Fuego en la sangre
Regalo para Sadie Mapes
Se permitió olvidar por un momento, aquel rencor y odio que le quemaba por dentro. Al menos por una hora o dos, quién sabe… las sesiones de amor eran largas.
Tomó a Ellaria por las piernas y con un ágil movimiento la coloco encima de él. Besó sus labios con pasión y los mordió, extasiado por el momento.
Su esposa, su amante, amiga, su puta, su todo… ella era su otra mitad. Y, aunque nunca le dijese "te amo" (pues, como todos los dornienses, Oberyn no creía en el amor) su corazón latía violentamente al probar el sabor de sus besos.
Se deshizo de la poca tela que cubría la desnudez de su mujer, apretando con sutileza su cuerpo. Ya sentía venir el momento.
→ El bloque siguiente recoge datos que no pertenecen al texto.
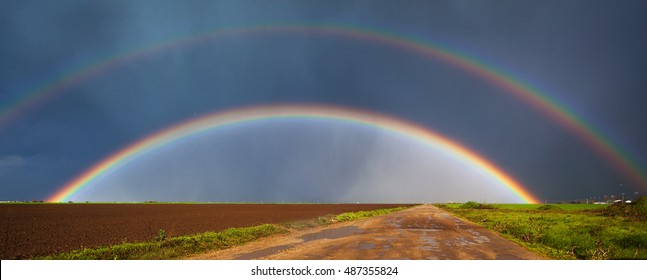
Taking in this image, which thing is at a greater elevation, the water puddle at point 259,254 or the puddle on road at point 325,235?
the puddle on road at point 325,235

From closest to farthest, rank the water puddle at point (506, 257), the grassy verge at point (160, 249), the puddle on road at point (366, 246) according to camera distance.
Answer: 1. the water puddle at point (506, 257)
2. the grassy verge at point (160, 249)
3. the puddle on road at point (366, 246)

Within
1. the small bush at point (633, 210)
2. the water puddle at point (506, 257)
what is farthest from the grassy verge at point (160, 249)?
the small bush at point (633, 210)

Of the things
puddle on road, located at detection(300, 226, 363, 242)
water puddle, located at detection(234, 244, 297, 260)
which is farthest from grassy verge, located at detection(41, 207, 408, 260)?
puddle on road, located at detection(300, 226, 363, 242)

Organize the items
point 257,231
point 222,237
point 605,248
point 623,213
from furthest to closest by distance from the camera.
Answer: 1. point 623,213
2. point 257,231
3. point 222,237
4. point 605,248

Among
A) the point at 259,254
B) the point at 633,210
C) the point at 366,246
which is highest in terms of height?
the point at 633,210

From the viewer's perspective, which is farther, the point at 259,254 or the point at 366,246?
the point at 366,246

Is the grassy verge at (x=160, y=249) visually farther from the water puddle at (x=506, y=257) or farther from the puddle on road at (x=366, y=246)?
the water puddle at (x=506, y=257)

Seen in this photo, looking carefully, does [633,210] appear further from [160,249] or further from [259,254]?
[160,249]

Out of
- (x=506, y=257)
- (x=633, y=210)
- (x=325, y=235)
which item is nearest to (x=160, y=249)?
(x=325, y=235)

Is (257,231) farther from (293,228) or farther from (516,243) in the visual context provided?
(516,243)

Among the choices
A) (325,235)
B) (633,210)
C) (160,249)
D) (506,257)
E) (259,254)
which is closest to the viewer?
(506,257)
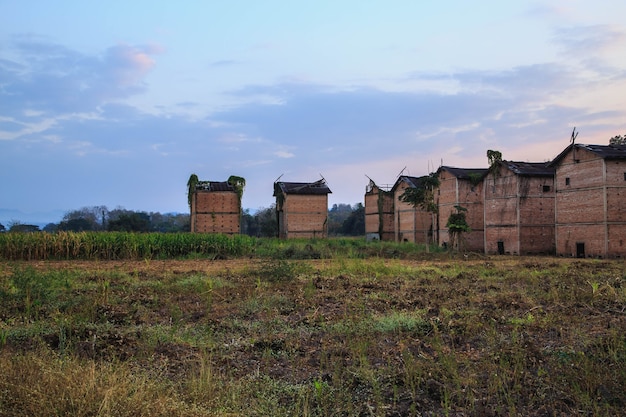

Los cabellos sedosos y oscuros como tinieblas resbalaban de su mano. Ellaria dormía plácidamente tras la ardua tarea del amor. Oberyn era su devoto más fiel, aquel que nunca la dejaría por otra mujer. ¿De qué vale tener miles de amantes si nadie se compara a ella? pensaba constantemente al observarla con una inmensa sonrisa en sus labios. No en vano fue la madre de sus cuatro hijos, de sus criaturas con fuego en la sangre.
No se arrepentía de la decisión tomada, ni del enfrentamiento que tendría lugar en pocas horas. Se odiaba a sí mismo por haber esperado dieciséis años para vengarse. "Demasiado tiempo cavilando, demasiado" masculló.
Se puso en pie, ataviándose de sus mejores ropajes. Le importaba un bledo el enano de los Lannister, el solo proclamaba venganza. Esperaba ansioso la próxima muerte de la montaña, aquel monstruo que deshonro a su hermana y asesino a su pequeño sobrino. Nada le daba más felicidad en el mundo que verlo muerto.
—Amado mío—Ellaria habló con voz trémula, alisándose el vestido—Ganarás, ¿Verdad? Vuelve, por favor.
Oberyn reparó en el evidente miedo en su voz, y trazando sutilmente el perfil de su divino rostro que connotaba desasosiego dijo, restándole importancia al asunto:
—Te seré sincero, mi querida—bajo la vista, rehuyendo a su mirada—No sé si regresaré con vida. No, no digas nada. Quiero que me prometas algo.
La mujer reprimió las lagrimas que amenazaban con salir de sus grandes ojos negros, tratando de ser fuerte. Haría todo lo que su víbora le pidiera, todo.
—Dime, Oberyn
—En caso de que yo no vuelva…—su mujer interrumpió, hablando desesperada, pero él la acalló con un gesto de la mano—regresarás inmediatamente a Dorne. Es una orden.
Ellaria asintió, con las mejillas húmedas. Su corazón parecía latir lentamente, el pecho se le oprimía de la angustia. Su instinto le decía que quizás Oberyn no volvería. Acalló el dolor besándolo desaforadamente, a él, el amor de su vida.
Oberyn partió con el corazón roto, sabiéndose su suerte. No le importaba no volver.